Doel van opdracht => Citeer uit het fragment over bijensterfte woordelijk het gedeelte van "Governance met betrekking" tot en met "over chemische risico’s.".

:: Fragment

Late lessen uit vroege waarschuwingen: bijensterfte en systemische insecticiden

In 1994 begonnen Franse bijenhouders melding te maken van alarmerende verschijnselen. Nadat hun honingbijen enkele dagen hadden gefoerageerd op bloeiende zonnebloemen, keerden veel van de bijen niet terug naar de kast. De bijen zaten dicht op elkaar in kleine groepjes op de grond of zweefden gedesoriënteerd voor de kast en vertoonden abnormaal foerageergedrag. In sommige gevallen werden ook dode bijen aangetroffen voor de kast.
Onderzoek wees in de richting van het systemische insecticide Gaucho® van Bayer, dat voor zaadbehandeling wordt gebruikt, met als werkzame stof imidacloprid. In dit hoofdstuk geven we een historisch overzicht van de ontwikkeling van het bewijsmateriaal aangaande risico’s van zonnebloem- en maïszaadbehandeling met Gaucho® voor honingbijen, en analyseren we de acties die zijn ondernomen als reactie op de zich opstapelende aanwijzingen voor deze risico’s.

Voorts worden de maatschappelijke processen beschreven die uiteindelijk leidden tot toepassing van het voorzorgsbeginsel in Frankrijk, waarbij de nadruk ligt op de manier waarop de stakeholders tijdens de controverse de onderzoeksresultaten hebben gebruikt om het beleid te beïnvloeden.
Onafhankelijke wetenschappers bevonden zich in deze controverse in een zeer moeilijke positie. De resultaten van hun werk speelden een centrale rol in een maatschappelijk debat waarmee grote economische en politieke belangen gemoeid waren. In sommige gevallen werd hun werk niet beoordeeld op zijn wetenschappelijke merites maar op de vraag of de positie van bepaalde stakeholders erdoor werd versterkt. Door deze situatie werden het vermogen en de moed van de wetenschappers om weerstand te bieden aan de druk en door te gaan met het onderzoek naar imidacloprid flink op de proef gesteld.
Ook andere Europese landen schortten het gebruik van neonicotinoïden als insecticiden voor zaadbehandeling op. Deze besluiten werden ondersteund door onderzoeksresultaten betreffende de toxiciteit van neonicotinoïden in het stof dat vrijkomt bij het zaaien van met deze middelen gecoat zaad.
Governance met betrekking tot controversen over chemische risico’s moet worden gebaseerd op voortdurende aandacht voor het behoud van wederzijds vertrouwen tussen de bij het debat betrokken stakeholders, met inbegrip van wetenschappers en beleidsmakers. In dit hoofdstuk worden uit deze casus acht lessen getrokken aangaande governance van controversen over chemische risico’s.

::::
:: Aangeleverde gegevens

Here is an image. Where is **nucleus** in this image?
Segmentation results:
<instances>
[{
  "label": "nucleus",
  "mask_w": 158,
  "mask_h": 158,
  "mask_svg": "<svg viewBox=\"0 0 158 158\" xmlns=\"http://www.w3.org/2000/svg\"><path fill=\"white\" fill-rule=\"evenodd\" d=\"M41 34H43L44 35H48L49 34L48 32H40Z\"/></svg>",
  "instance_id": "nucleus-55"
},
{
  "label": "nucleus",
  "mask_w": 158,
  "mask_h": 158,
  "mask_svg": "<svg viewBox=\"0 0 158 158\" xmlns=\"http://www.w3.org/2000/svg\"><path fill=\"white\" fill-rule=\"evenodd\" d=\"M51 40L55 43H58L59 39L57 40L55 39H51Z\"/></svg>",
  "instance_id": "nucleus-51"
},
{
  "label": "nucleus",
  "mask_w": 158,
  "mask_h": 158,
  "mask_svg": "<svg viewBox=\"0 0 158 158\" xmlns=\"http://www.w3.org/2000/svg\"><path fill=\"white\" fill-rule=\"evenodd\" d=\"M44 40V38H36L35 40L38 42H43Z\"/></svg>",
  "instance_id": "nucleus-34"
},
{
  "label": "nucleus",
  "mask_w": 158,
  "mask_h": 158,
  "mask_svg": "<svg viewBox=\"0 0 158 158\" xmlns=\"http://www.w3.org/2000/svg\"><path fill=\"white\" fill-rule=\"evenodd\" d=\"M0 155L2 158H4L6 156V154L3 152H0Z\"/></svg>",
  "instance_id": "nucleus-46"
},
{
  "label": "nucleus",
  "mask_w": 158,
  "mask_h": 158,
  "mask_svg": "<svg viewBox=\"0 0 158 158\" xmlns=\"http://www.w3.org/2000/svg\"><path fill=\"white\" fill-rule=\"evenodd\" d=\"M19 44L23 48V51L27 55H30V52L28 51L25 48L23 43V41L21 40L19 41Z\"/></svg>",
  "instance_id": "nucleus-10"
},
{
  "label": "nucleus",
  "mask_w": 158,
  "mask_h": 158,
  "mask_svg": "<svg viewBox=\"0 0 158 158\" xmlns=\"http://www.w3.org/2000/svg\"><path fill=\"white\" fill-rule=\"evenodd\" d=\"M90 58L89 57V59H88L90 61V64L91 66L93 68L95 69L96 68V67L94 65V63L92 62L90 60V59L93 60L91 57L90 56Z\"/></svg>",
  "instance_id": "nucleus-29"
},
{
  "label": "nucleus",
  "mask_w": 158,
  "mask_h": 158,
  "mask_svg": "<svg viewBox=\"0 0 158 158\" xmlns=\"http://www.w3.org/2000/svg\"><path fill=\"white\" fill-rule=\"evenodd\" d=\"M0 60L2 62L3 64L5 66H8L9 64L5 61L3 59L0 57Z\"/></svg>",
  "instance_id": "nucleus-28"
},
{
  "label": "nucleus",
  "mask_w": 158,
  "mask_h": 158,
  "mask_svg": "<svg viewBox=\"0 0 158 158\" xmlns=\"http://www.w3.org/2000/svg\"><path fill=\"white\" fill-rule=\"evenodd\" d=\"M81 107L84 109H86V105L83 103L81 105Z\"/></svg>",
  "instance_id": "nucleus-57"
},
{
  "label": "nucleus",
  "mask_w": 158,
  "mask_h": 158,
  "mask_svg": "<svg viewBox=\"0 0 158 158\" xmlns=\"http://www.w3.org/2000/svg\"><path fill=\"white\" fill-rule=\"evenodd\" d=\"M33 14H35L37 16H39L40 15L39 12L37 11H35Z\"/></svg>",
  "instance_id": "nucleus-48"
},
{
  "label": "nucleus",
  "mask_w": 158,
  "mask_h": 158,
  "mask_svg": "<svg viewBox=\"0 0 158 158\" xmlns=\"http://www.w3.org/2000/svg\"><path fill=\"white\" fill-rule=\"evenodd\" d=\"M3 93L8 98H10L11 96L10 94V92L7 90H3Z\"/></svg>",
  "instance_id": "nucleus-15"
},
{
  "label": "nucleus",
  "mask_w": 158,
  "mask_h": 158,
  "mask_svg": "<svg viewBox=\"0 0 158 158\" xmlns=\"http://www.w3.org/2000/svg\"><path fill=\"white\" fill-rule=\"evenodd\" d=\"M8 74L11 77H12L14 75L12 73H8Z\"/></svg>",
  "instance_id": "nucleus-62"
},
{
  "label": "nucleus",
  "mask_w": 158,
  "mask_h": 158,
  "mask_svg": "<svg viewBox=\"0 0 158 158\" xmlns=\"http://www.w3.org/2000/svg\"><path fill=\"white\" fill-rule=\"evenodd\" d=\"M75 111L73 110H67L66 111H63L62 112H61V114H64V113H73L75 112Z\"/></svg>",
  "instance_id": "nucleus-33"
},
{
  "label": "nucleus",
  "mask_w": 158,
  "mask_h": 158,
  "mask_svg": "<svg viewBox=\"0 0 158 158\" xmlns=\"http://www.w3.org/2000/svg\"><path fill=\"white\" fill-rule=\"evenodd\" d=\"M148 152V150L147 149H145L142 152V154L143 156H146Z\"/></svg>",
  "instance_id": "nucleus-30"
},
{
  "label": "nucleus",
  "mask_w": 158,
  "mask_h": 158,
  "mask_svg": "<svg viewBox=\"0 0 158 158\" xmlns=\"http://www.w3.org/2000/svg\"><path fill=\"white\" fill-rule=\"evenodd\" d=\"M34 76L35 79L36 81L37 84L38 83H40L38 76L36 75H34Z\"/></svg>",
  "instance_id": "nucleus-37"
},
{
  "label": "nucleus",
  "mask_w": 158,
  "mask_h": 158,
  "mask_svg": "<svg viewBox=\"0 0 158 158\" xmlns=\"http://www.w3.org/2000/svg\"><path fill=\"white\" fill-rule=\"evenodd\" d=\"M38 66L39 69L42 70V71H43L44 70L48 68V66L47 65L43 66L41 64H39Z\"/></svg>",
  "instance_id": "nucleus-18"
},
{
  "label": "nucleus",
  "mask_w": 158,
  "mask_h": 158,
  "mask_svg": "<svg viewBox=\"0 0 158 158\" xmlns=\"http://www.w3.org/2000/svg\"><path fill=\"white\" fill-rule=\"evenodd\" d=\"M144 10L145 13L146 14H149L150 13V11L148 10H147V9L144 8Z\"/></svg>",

::::

Verwachte uitvoer =>
Governance met betrekking tot controversen over chemische risico’s moet worden gebaseerd op voortdurende aandacht voor het behoud van wederzijds vertrouwen tussen de bij het debat betrokken stakeholders, met inbegrip van wetenschappers en beleidsmakers. In dit hoofdstuk worden uit deze casus acht lessen getrokken aangaande governance van controversen over chemische risico’s.